* [Work task A] From the paper drop patent text, return the passage that begins at the words containing "In a radical" and stops after "the lower sheet.", copied word for word.
* [Work task B] Name every inventor listed in the paper drop patent text.
* [Work task C] In the passive drop scheme described in the paper drop patent text, what holds the paper above the output tray?

EP0313203B1

EP0313203B1 - Active paper drop for printers

Info

Publication number: EP0313203B1
Application number: EP88308395A
Authority: EP
Inventors: William R. Huseby; Steve O. Rasmussen; Kevin L. Moon; Larry A. Jackson
Original assignee: Hewlett Packard Co
Current assignee: HP Inc
Priority date: 1987-10-23
Filing date: 1988-09-12
Publication date: 1994-02-16
Anticipated expiration: 2008-09-12
Also published as: CA1308127C; JPH01145153A; JP2732865B2; US4794859A; KR890006389A; DE3887814D1; DE3887814T2; KR960012765B1; SG2695G; EP0313203A2; EP0313203A3

Description

The present invention relates to ink-jet printers, and, more particularly, to a paper-handling mechanism that permits drying of paper or other print media without requiring drying mechanisms.

BACKGROUND ART

Common ink-jet printers print in the vertical plane; that is, paper is fed up through the print zone by means of a drive roller onto a platen. The paper is vertically stacked in an output tray.
In a radical shift from printing in the vertical plane, new ink-jet printers are under development which print in the substantially horizontal plane. Typically, paper is fed from an input paper tray through the print zone by means of a drive roller onto a platen. In this configuration, the paper is horizontally stacked in an output tray.
Such horizontally-printing ink-jet printers must deal with the problem of ink drying, unless specially coated paper is employed. If no mechanism is provided for drying the ink, then, with rapid output of paper, one sheet is placed in the paper output tray before the ink on the sheet underneath has had a chance to dry, thereby causing smearing of the print on the lower sheet.
One common mechanism is to provide some sort of drying means, such as a lamp or heater. However, such a requirement also adds to the complexity of the printer, since a power source, lamp or other heating device, and associated apparatus must be provided. Such apparatus also adds to the weight and cost of the ink-jet printer.
One approach to avoid the foregoing problems is to provide a passive drop scheme. In this approach, paper emerging from the print zone of the printer is guided along rails that suspend the paper above the output tray. At the completion of printing, the paper simply drops of its own weight into the paper tray, with the previously-printed sheet underneath having had an opportunity to air-dry during the printing of the next sheet.

* [Listed records]

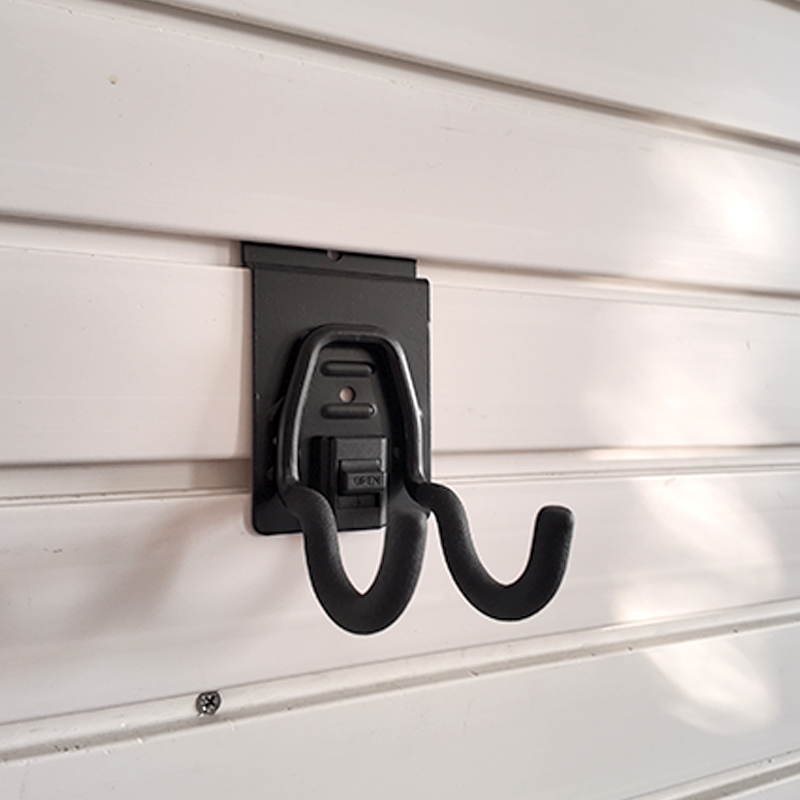 The small round hook on Slatwall is used for small electric tools in garages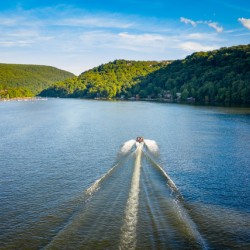 Speedboat on Cheat Lake on a summer evening with boats docked in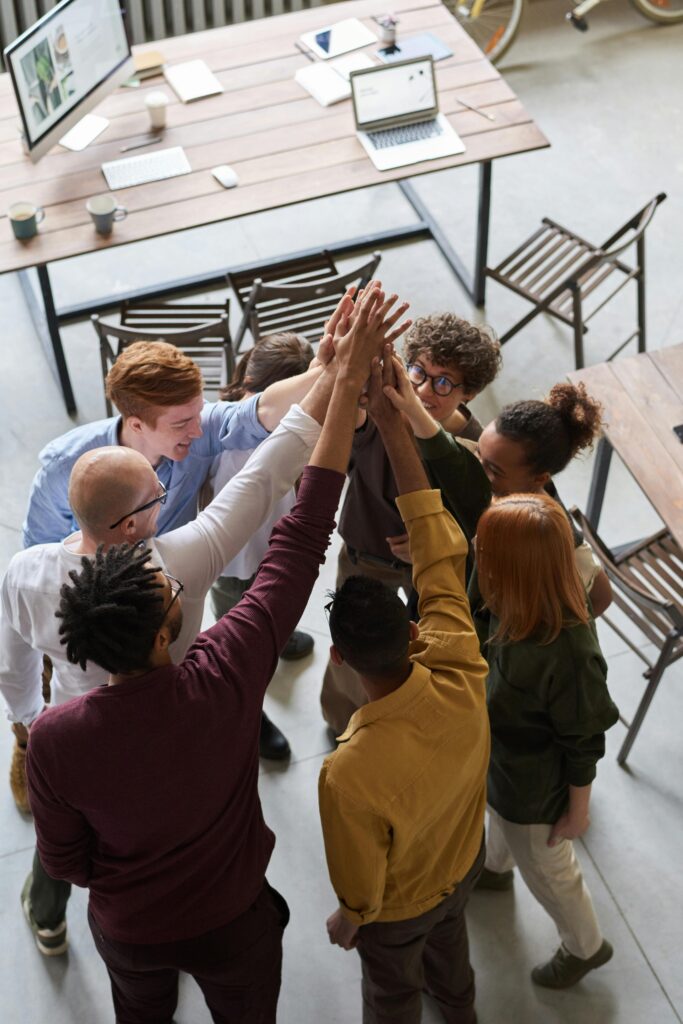 pexels-photo-3184433-3184433 A diverse group of professionals high-fiving in a modern office, showcasing teamwork and collaboration.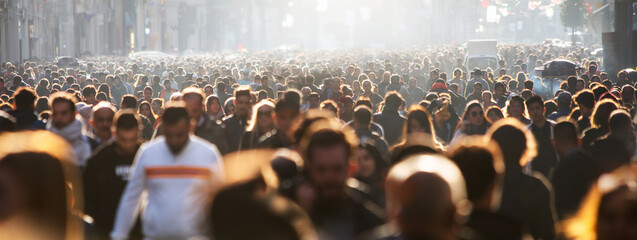 Blurred crowd of unrecognizable at the street - 414395208
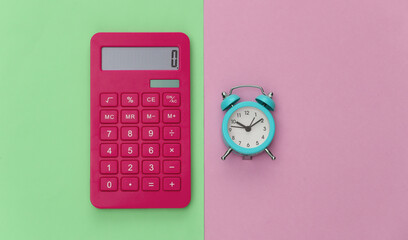 Calculator and alarm clock on pink green pastel background. Top view. Flat lay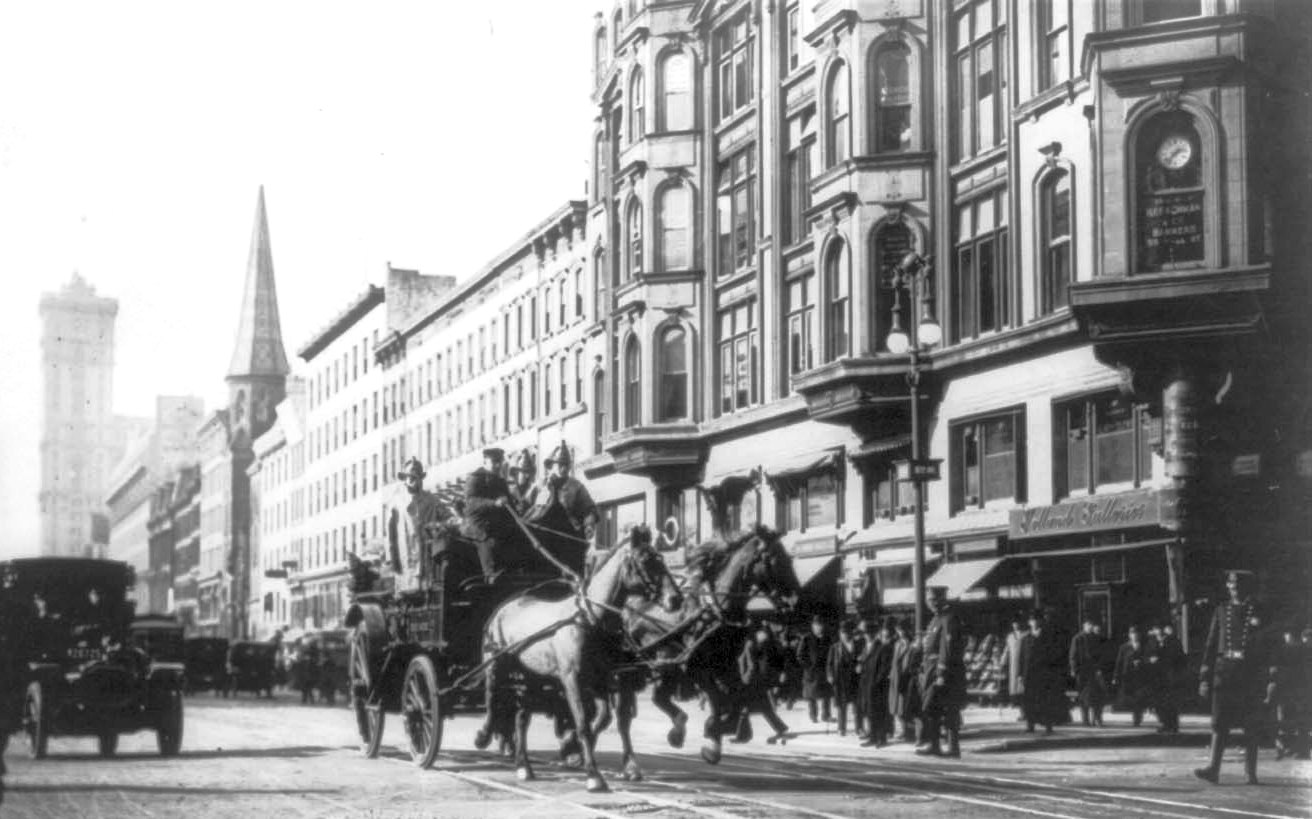 Fire truck pulled by horses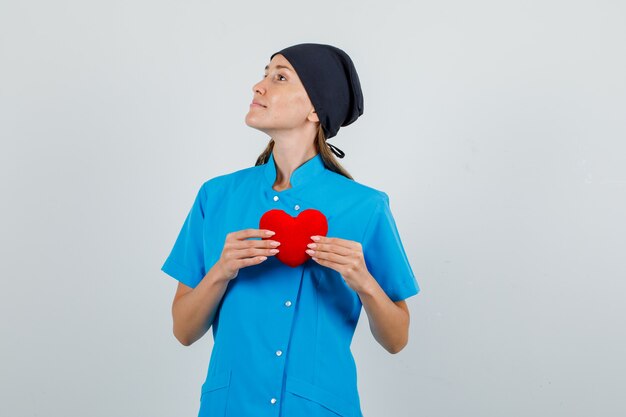 Vrouwelijke arts die rood hart houdt en naar kant kijkt in blauw uniform, zwart hoed vooraanzicht.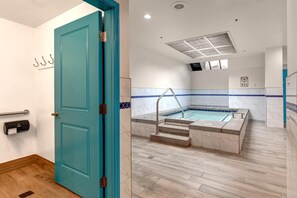 Eine türkisblaue Tür führt zu einem Badezimmer mit Badewanne, Handläufer und einem Notrufschild für die 911.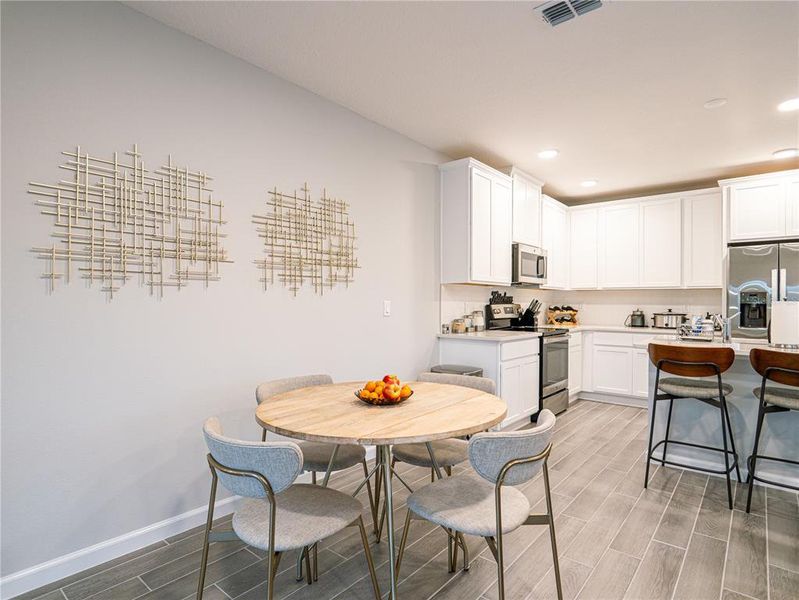 Furnished interior view inside a new home in Towns at Tuskawilla Commons, Oviedo (Image 13).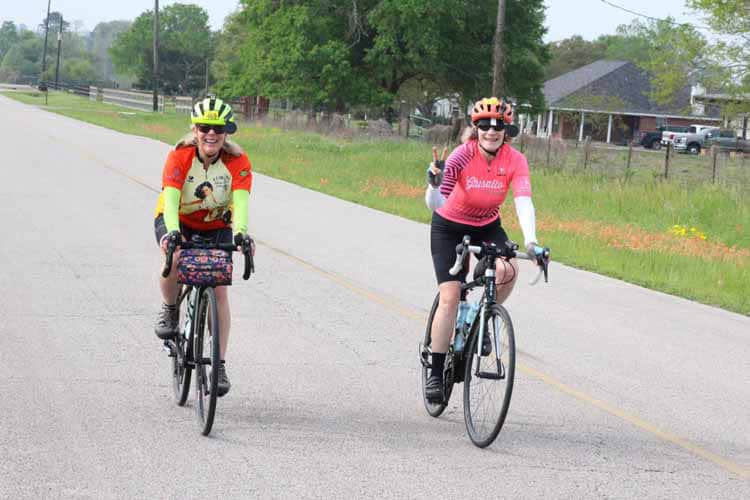 Brightly dressed cyclists enjoying a ride on a scenic country road during the Bluebonnet Express event.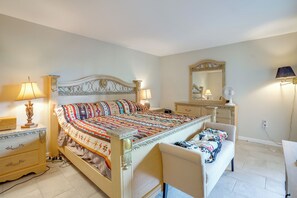 Ein Schlafzimmer mit Bett, Nachttischen, einem Schminktisch, einem Sessel, einem Spiegel und einem Wandventilator.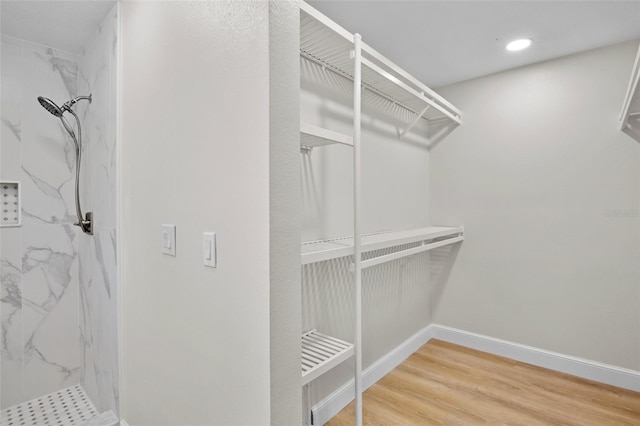 3518 Wilkinson Woods Dr Unit 11, Sarasota, FL 34231 - spacious closet featuring wood finished floors
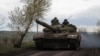 Ukrainian servicemen ride in a tank along a road in the town of Chasiv Yar, amid Russia's attack on Ukraine, near a front line in Donetsk region, Ukraine April 22, 2023. 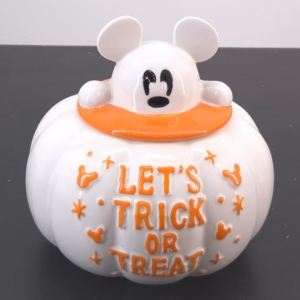 Close-up of a white cartoon bear figure wearing an orange scarf, with orange raised letters across its belly.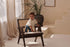 Dark brown rattan lounge chair with upholstered seat named Pierre, stylish and comfortable for outdoor or indoor use.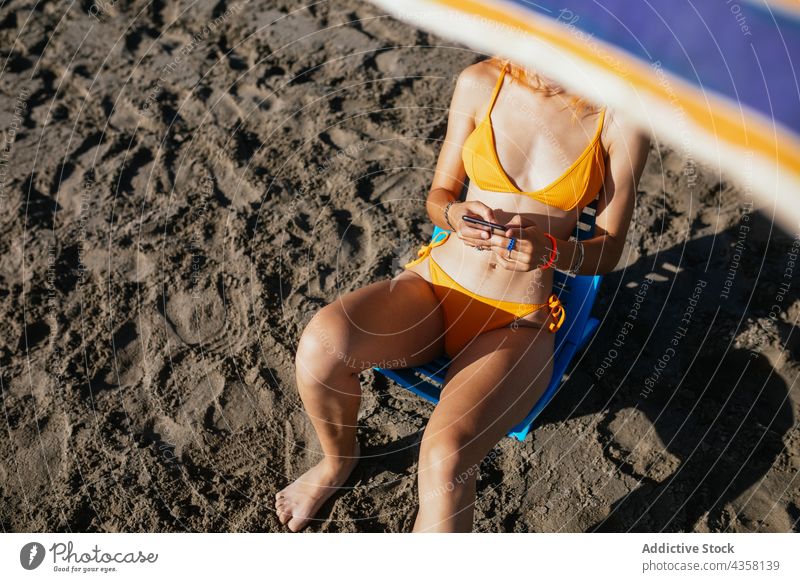 Anonyme Frau mit Telefon am Strand sitzend Bikini benutzend passen Sommer Urlaub Sonnenschirm MEER reisen Technik & Technologie Browsen Feiertag blass anonym
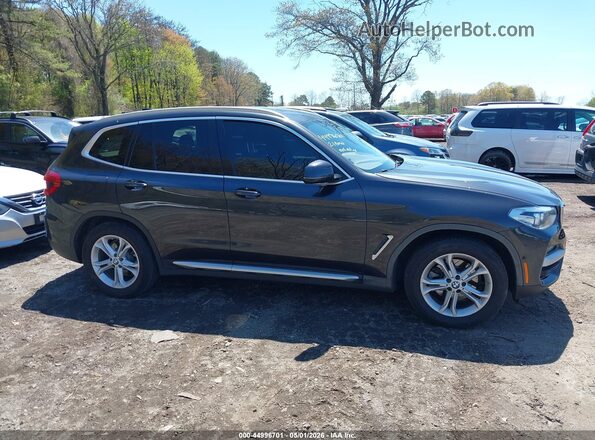 5UXTY5C06M9D71567 2021 BMW X3 Gray Vista interior trasera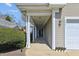Inviting entrance of home featuring covered walkway to front door and attached garage at 9021 Delancey Cir, North Charleston, SC 29406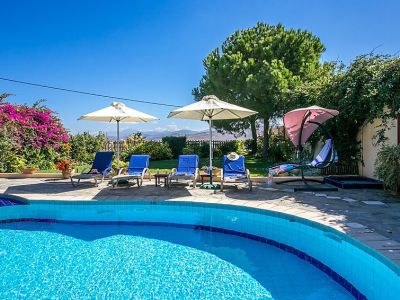 Agapi Villa pool with sun loungers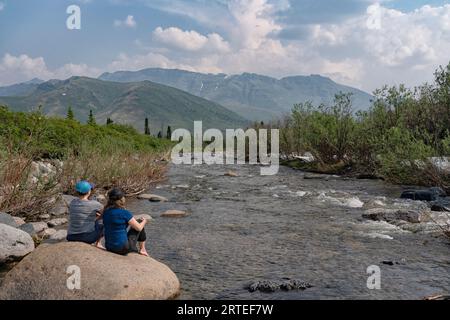 View taken from behind of two women, friends sitting on a rock and watching the Klondike River blow by during the hot days of the Yukon summer Stock Photo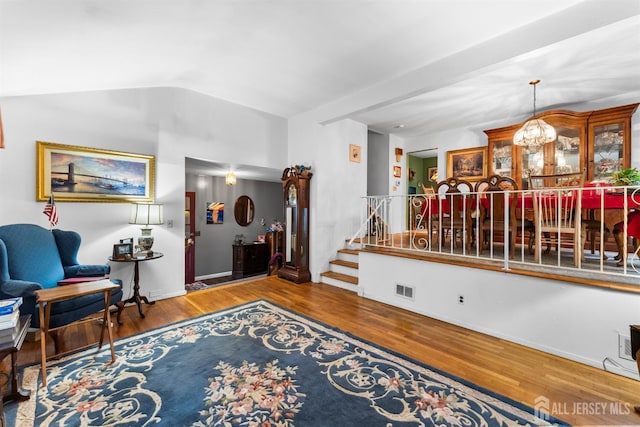 25 Turner Ave, Edison, NJ 08820 - living area with wood finished floors, stairs, a chandelier, vaulted ceiling, and baseboards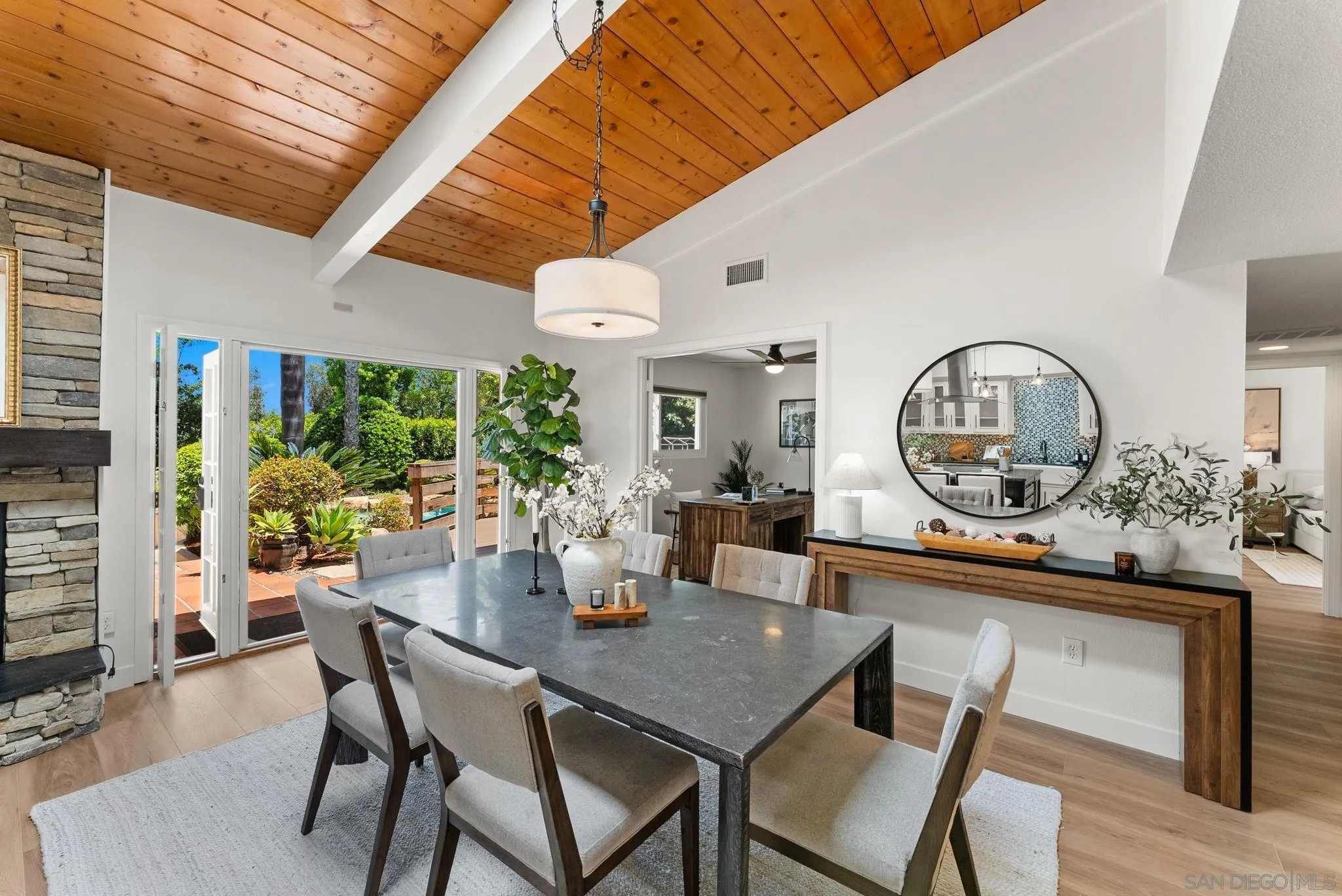 12832 Stone Canyon Road Poway, CA 92064 - Photo 15 of 60 a view of a dining room with furniture and window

* [Expected output A]
In a radical shift from printing in the vertical plane, new ink-jet printers are under development which print in the substantially horizontal plane. Typically, paper is fed from an input paper tray through the print zone by means of a drive roller onto a platen. In this configuration, the paper is horizontally stacked in an output tray.
Such horizontally-printing ink-jet printers must deal with the problem of ink drying, unless specially coated paper is employed. If no mechanism is provided for drying the ink, then, with rapid output of paper, one sheet is placed in the paper output tray before the ink on the sheet underneath has had a chance to dry, thereby causing smearing of the print on the lower sheet.

* [Expected output B] William R. Huseby, Steve O. Rasmussen, Kevin L. Moon, Larry A. Jackson

* [Expected output C] Rails that the paper is guided along.